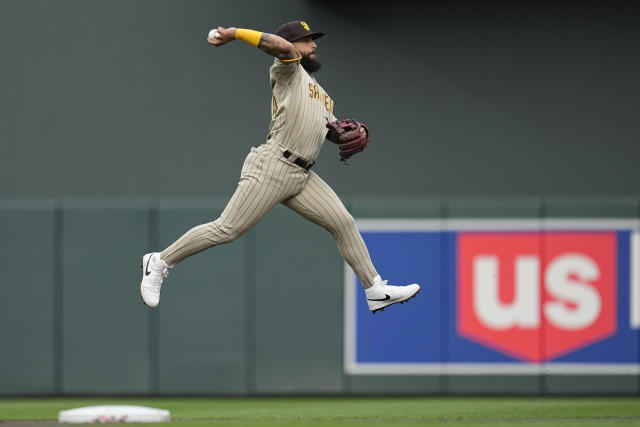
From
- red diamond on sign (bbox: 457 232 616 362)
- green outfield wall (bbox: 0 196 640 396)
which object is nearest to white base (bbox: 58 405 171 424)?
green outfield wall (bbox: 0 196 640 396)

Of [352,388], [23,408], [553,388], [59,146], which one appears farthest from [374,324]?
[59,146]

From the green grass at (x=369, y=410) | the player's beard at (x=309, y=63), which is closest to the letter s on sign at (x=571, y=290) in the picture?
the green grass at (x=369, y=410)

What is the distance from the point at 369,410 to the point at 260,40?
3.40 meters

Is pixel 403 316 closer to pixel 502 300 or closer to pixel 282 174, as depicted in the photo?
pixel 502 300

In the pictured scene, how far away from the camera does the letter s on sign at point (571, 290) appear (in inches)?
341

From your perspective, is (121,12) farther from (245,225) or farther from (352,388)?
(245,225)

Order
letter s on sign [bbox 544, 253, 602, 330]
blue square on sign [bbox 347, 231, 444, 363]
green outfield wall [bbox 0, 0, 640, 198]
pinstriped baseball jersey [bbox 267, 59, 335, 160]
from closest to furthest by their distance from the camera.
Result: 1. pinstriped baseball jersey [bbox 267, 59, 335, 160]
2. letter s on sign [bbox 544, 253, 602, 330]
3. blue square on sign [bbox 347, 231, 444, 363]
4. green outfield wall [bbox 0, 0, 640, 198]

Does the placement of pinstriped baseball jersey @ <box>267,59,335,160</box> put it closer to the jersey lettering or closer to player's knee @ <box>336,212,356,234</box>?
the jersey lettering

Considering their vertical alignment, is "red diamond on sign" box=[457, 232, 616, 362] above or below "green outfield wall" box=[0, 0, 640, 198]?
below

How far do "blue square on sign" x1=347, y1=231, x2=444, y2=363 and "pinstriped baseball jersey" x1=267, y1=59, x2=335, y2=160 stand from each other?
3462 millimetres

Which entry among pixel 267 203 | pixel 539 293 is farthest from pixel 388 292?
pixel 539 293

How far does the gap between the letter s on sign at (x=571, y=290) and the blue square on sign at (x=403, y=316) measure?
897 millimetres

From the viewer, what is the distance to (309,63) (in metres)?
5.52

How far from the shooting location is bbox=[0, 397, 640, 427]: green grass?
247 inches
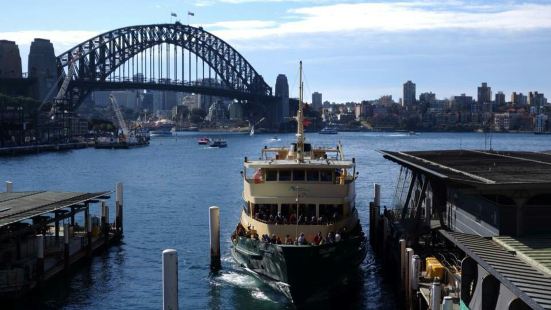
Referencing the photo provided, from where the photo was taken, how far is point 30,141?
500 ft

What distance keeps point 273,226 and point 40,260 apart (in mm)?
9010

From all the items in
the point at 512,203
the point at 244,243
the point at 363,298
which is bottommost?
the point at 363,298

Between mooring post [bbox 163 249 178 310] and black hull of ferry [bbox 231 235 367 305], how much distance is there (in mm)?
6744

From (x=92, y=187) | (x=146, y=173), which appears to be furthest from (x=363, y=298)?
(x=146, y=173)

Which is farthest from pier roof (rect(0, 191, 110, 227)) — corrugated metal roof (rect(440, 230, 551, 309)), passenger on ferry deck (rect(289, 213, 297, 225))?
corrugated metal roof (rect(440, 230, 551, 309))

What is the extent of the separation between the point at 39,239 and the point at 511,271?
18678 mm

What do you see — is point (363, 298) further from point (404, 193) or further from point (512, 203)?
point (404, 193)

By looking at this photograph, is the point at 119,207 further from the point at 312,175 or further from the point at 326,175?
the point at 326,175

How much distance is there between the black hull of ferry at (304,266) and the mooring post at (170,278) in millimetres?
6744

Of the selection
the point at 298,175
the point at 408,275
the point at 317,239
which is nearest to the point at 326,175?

================

Write out the entries above word for word. Do not include the pictures.

From
- red diamond on sign (bbox: 457 232 616 362)
- green outfield wall (bbox: 0 196 640 396)
which object is nearest to white base (bbox: 58 405 171 424)?
green outfield wall (bbox: 0 196 640 396)

Of [352,388], [23,408], [553,388], [59,146], which one appears farthest from [374,324]?
[59,146]

From the green grass at (x=369, y=410) | the player's beard at (x=309, y=63), which is closest to the letter s on sign at (x=571, y=290) in the picture?
the green grass at (x=369, y=410)

What is the distance from the point at 369,410 to the point at 260,40?
3.40 meters

Is pixel 403 316 closer to pixel 502 300 or closer to pixel 282 174, as depicted in the photo?
pixel 502 300

In the pictured scene, how far away from the camera does the letter s on sign at point (571, 290) appear (in inches)?
341

From your perspective, is (121,12) farther from (245,225) or farther from (352,388)?
(245,225)

Order
letter s on sign [bbox 544, 253, 602, 330]
blue square on sign [bbox 347, 231, 444, 363]
green outfield wall [bbox 0, 0, 640, 198]
pinstriped baseball jersey [bbox 267, 59, 335, 160]
from closest to furthest by their distance from the camera.
Result: 1. pinstriped baseball jersey [bbox 267, 59, 335, 160]
2. letter s on sign [bbox 544, 253, 602, 330]
3. blue square on sign [bbox 347, 231, 444, 363]
4. green outfield wall [bbox 0, 0, 640, 198]

Does the placement of pinstriped baseball jersey @ <box>267,59,335,160</box> put it closer to the jersey lettering or closer to player's knee @ <box>336,212,356,234</box>?
the jersey lettering

Considering their vertical alignment, is "red diamond on sign" box=[457, 232, 616, 362] above or below "green outfield wall" box=[0, 0, 640, 198]?
below

How far do "blue square on sign" x1=347, y1=231, x2=444, y2=363 and "pinstriped baseball jersey" x1=267, y1=59, x2=335, y2=160 stand from each other?
3462 millimetres

Which entry among pixel 267 203 | pixel 539 293 is farthest from pixel 388 292?
pixel 539 293

How far does the gap between the letter s on sign at (x=571, y=290) and the blue square on sign at (x=403, y=316) measure?
897 millimetres

From the viewer, what is the distance to (309,63) (in metres)?
5.52

How far from the shooting location is bbox=[0, 397, 640, 427]: green grass?
247 inches
Referencing the photo provided, from where the photo was taken, how far is point 30,141?
500 ft

What distance keeps point 273,226 and point 40,260 apart (in mm)?
9010

From all the items in
the point at 512,203
the point at 244,243
the point at 363,298
which is bottommost?
the point at 363,298

Between mooring post [bbox 163 249 178 310] and black hull of ferry [bbox 231 235 367 305], how much distance is there (in mm)?
6744

From (x=92, y=187) | (x=146, y=173), which appears to be furthest from (x=363, y=298)?
(x=146, y=173)

Which is farthest from pier roof (rect(0, 191, 110, 227)) — corrugated metal roof (rect(440, 230, 551, 309)), passenger on ferry deck (rect(289, 213, 297, 225))?
corrugated metal roof (rect(440, 230, 551, 309))

What is the extent of the separation between the point at 39,239 and the point at 511,271?
18678 mm

What do you see — is point (363, 298) further from point (404, 193) or further from point (512, 203)?
point (404, 193)

By looking at this photograph, is the point at 119,207 further from the point at 312,175 or further from the point at 326,175?
the point at 326,175

How much distance is there between the black hull of ferry at (304,266) and the mooring post at (170,278) in millimetres?
6744

Of the selection
the point at 298,175
the point at 408,275
the point at 317,239
which is nearest to the point at 326,175?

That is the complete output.